Monday, September 28, 2009

At the bottom of the importers were Austria and Switzerland – few players and hardly players with recognizable names went to the Alps. Seemingly, both countries preferred German players, but since the clubs were not rich, the market was sluggish. Holland and Belgium were much more dynamic, but one-sided – Belgian clubs bought almost exclusively Dutch players, and in turn Dutch clubs almost exclusively bought Scandinavians. Similar culture, similar language, similar working ethics seemingly informed such one-sided practices. Whatever foreign talent was bought by Law Lands club, it was always European players and nothing else. It seems that in 1968 a lot of Czechoslovakian refugees played in Dutch clubs – there were many names sounding Czechoslovak – but not a single recognizable name, so it is hard to say. As a whole, only Dutch players in Belgium meant anything to outside fans, and only Scandinavian players in Holland were of some renown.
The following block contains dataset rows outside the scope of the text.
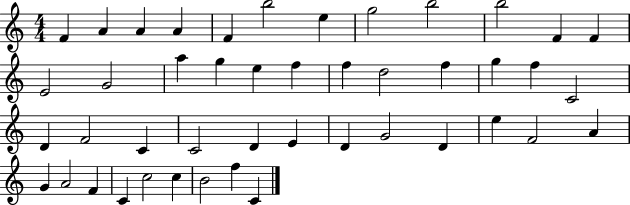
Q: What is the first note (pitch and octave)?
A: F4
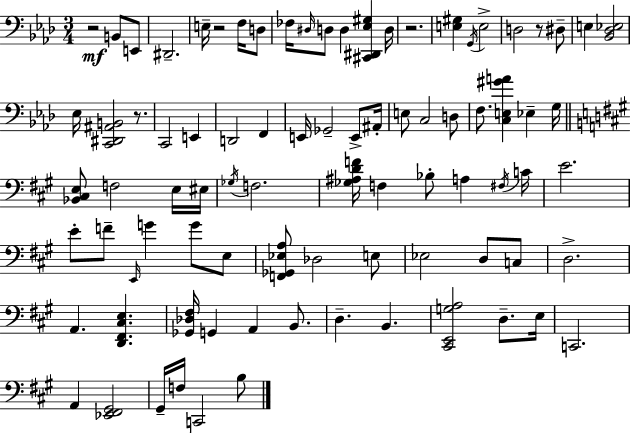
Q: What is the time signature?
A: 3/4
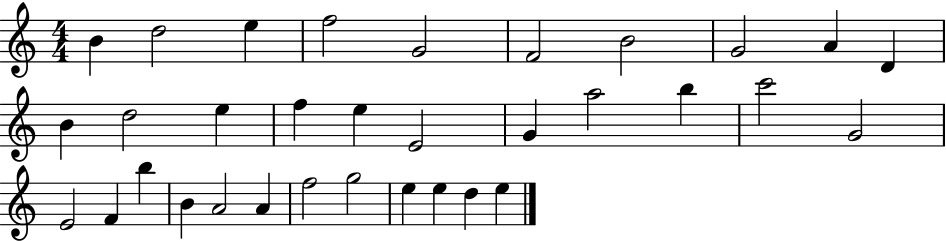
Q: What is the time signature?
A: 4/4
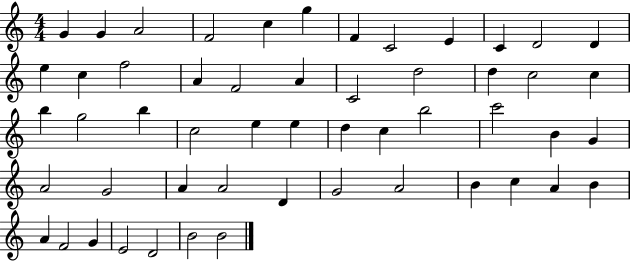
X:1
T:Untitled
M:4/4
L:1/4
K:C
G G A2 F2 c g F C2 E C D2 D e c f2 A F2 A C2 d2 d c2 c b g2 b c2 e e d c b2 c'2 B G A2 G2 A A2 D G2 A2 B c A B A F2 G E2 D2 B2 B2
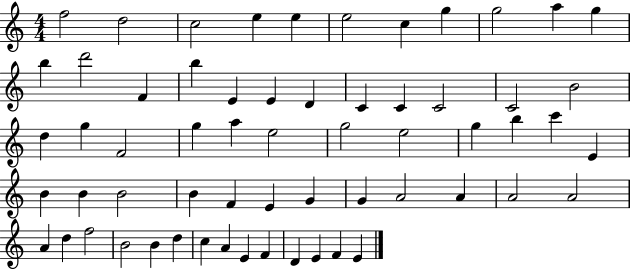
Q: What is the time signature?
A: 4/4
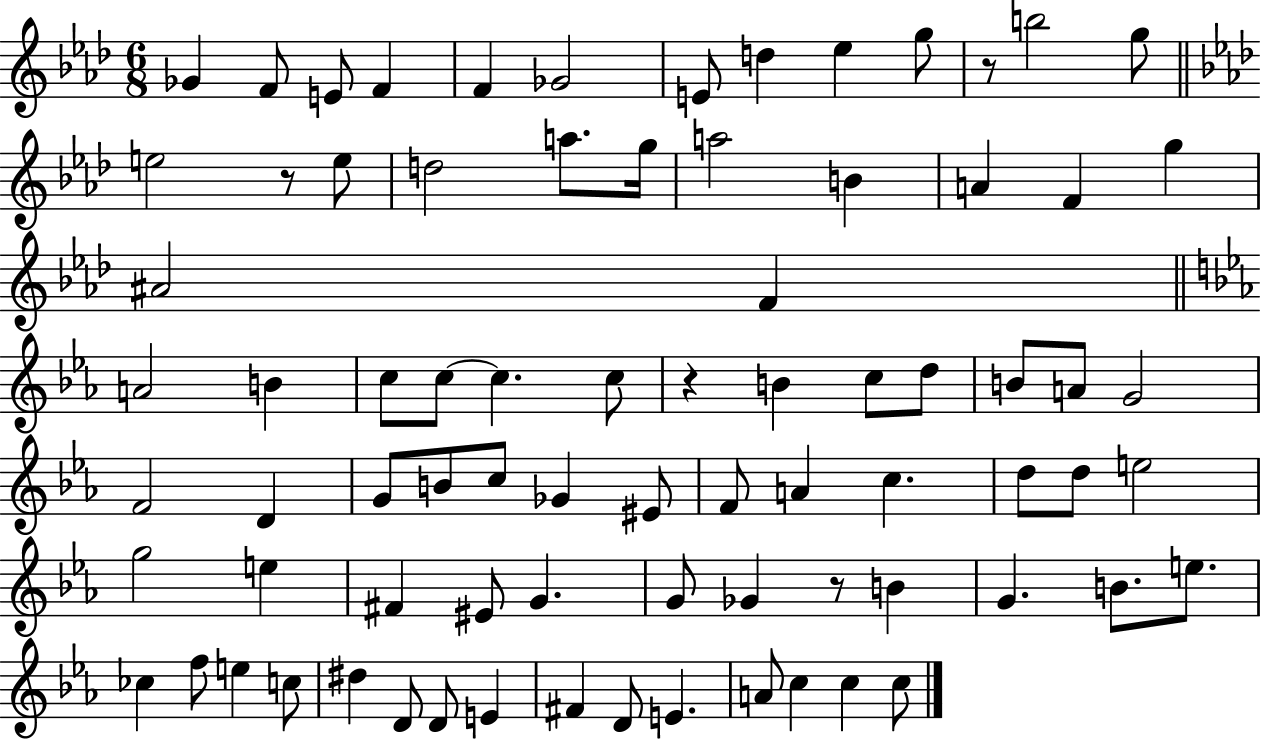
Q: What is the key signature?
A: AES major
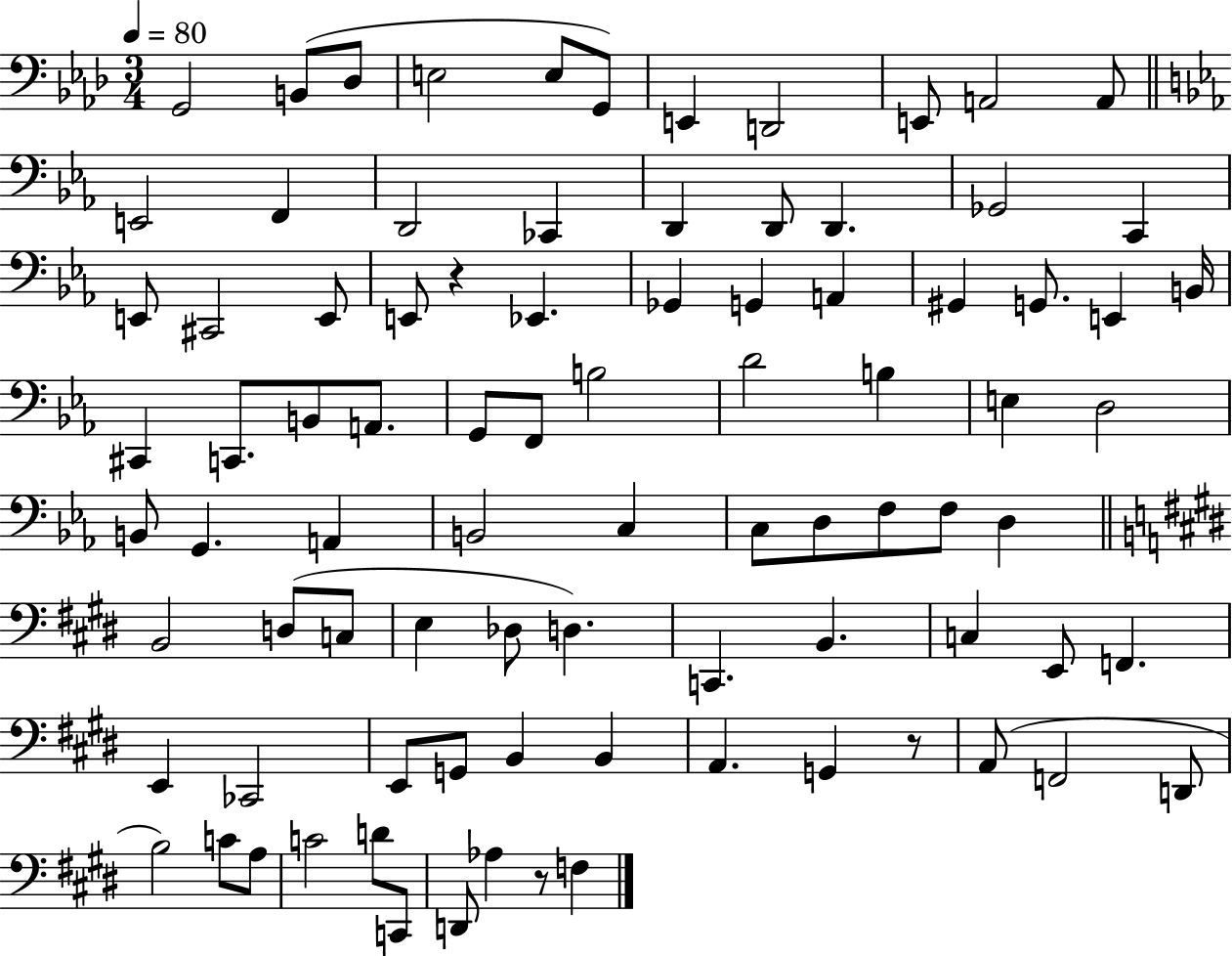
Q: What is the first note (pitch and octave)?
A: G2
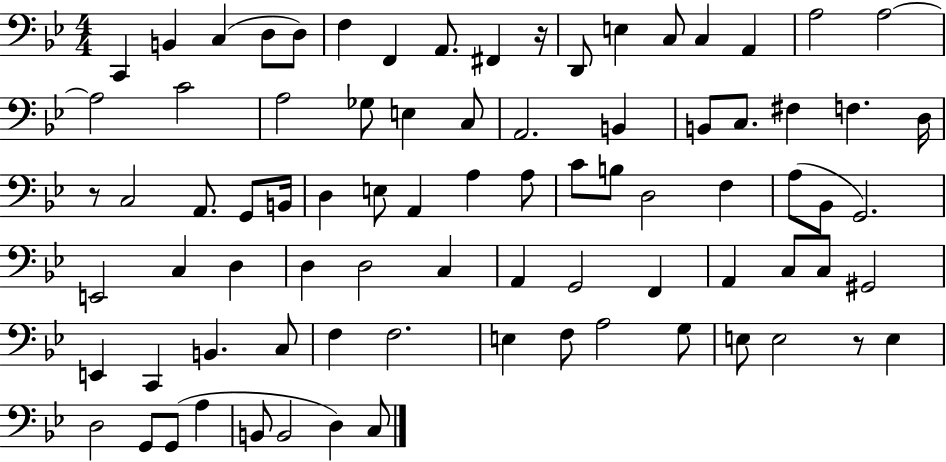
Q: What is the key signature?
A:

West Germany than. Sounds great and mighty… The Bundesliga was notoriously shrewd buyer: the total of foreigners in the Bundesliga for 1971-72 season is 15. Among them only 4 were imported in the summer of 1971. The names deserve to be listed here as an illustration: Nico Braun (Luxemburg), Ender Konca (Turkey), Zlatko Skoric (Yugoslavia), and Hans Ettmayer (Austria). Ever heard of them? German rules permitted two foreign players, but even big clubs did not bother to have that many – Bayern and Borussia (Moenchengladbach) were happy with one Dane in each club, both already established.

As late as 1970-71 season Bayern (Munich) were happy to field the Austrian Pumm, whoever he was, along with Beckenbauer and Muller. West German clubs did not spend big money on big foreign stars.

German clubs depended on sound financial policies and careful building of their teams. It was unsound to spend enormous money on some foreign star, who may fit, but may be not fit. It was better to see where is the weak spot in the team, to look around for a player who exactly fits the need, and if there is no available player in the Bundesliga, to look abroad in a country with dependable football tradition and cheap players. And there were such countries nearby – Sweden, Denmark, Austria, Yugoslavia. One doesn’t have to look very far. It was reasonable way of thinking, it was reasonable practice – keeping open doors, but not going crazy and bringing carloads of exotic players. The success of the German clubs was largely in their policy: they got only what they needed for a stronger team. Never for the flash, never just to have big name in the squad. No wonder German football dominated Europe for the most of the 1970s and early 1980s on club level and the world on the national team level. No wonder German teams are strong, wealthy, and winning today – they were built on very good foundation. Very careful foundation too – until 1975 there was no Second professional division in West Germany. And Third professional division was formed in… 2008.